In this paper, we have carried out the first-principles calculations of the ground-state behavior of BeH₂ in Ibam phase. Results for the structural and electronic properties are systematically presented. The calculations have also been extended for extra hydrogen added structures (BeH₂ + 2H and BeH₂ + 4H) in the same phase. The obtained results are discussed in this paper.

2. Computational Details

The structural and electronic properties of the BeH₂ are obtained using density functional theory (DFT) [7, 8]. The full potential-linearized augmented plane wave (FP-LAPW) method has been employed for the calculation as implemented in the Wien2k code [9]. Generalized gradient approximation (GGA) is used to calculate the exchange-correlation functional. We expand the basis function up to R_MT*k_max⁡ = 7, where R_MT is the smallest radius of the muffin-tin (MT) spheres and k_max⁡ is the maximum value of the reciprocal lattice vectors. The maximum l value for the wave function expansion inside the atomic spheres was confined to l_max⁡ = 10. The k-points used in the calculations were based on 5 × 5 × 5 Monkhorst-Pack scheme [10]. The iteration process was repeated until the calculated total energy and charge of the crystal converge to less than 0.0001 Ry and 0.001 e⁻, respectively. In order to avoid ambiguities regarding the calculated results, we have used the same value of the energy cutoff as well as k-grid density for convergence for all the structural variants studied. The present theoretical approach has been successfully applied to study ambient- and high-pressure phases computationally.
════════════════════
In two sentences, how would you summarize the BeH₂ excerpt above?

Data records
════════════════════
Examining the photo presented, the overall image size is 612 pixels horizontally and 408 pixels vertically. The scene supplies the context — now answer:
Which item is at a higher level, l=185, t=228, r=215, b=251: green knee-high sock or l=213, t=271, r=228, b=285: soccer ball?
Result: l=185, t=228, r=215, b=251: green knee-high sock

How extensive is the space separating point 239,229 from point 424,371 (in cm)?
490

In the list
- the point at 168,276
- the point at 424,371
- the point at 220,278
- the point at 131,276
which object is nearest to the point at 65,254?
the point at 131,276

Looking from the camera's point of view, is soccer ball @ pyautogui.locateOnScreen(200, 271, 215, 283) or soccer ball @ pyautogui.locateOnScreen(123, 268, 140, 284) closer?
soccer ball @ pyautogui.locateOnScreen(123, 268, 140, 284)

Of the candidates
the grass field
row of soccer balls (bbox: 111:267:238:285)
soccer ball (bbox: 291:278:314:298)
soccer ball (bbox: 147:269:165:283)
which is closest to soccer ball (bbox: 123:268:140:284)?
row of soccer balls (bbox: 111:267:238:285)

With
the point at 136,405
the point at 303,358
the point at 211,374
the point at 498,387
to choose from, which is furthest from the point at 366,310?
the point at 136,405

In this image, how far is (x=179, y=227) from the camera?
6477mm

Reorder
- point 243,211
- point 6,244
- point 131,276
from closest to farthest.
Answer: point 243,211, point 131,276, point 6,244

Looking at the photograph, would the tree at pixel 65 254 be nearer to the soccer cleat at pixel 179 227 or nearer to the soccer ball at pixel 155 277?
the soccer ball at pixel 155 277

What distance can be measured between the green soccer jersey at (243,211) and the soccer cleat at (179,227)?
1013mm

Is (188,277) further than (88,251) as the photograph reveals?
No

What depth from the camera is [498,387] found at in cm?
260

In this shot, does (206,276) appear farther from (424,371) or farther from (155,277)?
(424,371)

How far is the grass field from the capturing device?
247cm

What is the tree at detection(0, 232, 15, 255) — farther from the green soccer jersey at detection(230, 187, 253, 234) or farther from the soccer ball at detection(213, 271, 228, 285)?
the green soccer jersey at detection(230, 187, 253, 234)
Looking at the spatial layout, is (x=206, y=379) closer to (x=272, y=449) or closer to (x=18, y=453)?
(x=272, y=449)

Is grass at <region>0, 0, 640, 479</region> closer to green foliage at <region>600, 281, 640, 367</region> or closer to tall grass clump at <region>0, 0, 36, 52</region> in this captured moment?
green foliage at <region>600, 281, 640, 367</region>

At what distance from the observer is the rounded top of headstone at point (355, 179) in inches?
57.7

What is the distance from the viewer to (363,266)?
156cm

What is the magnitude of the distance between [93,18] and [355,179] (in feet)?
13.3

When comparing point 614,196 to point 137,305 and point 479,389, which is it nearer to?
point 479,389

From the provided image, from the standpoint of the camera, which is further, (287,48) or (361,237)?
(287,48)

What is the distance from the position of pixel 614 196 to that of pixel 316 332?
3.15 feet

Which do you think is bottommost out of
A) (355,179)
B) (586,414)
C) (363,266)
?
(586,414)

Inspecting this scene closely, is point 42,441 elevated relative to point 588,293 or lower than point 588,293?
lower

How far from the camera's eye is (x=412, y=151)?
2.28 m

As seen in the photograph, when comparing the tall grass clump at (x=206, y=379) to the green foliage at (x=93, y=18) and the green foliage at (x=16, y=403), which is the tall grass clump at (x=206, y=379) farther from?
════════════════════
[Exercise response]
First-principles calculations based on density functional theory examine the ground-state structural and electronic properties of BeH₂ in the Ibam phase, and they also cover structures with extra hydrogen added (BeH₂ + 2H and BeH₂ + 4H). The calculations use the FP-LAPW method in the Wien2k code with the GGA exchange-correlation functional and a 5 × 5 × 5 Monkhorst-Pack k-point grid, keeping the same energy cutoff and k-grid density for every structural variant.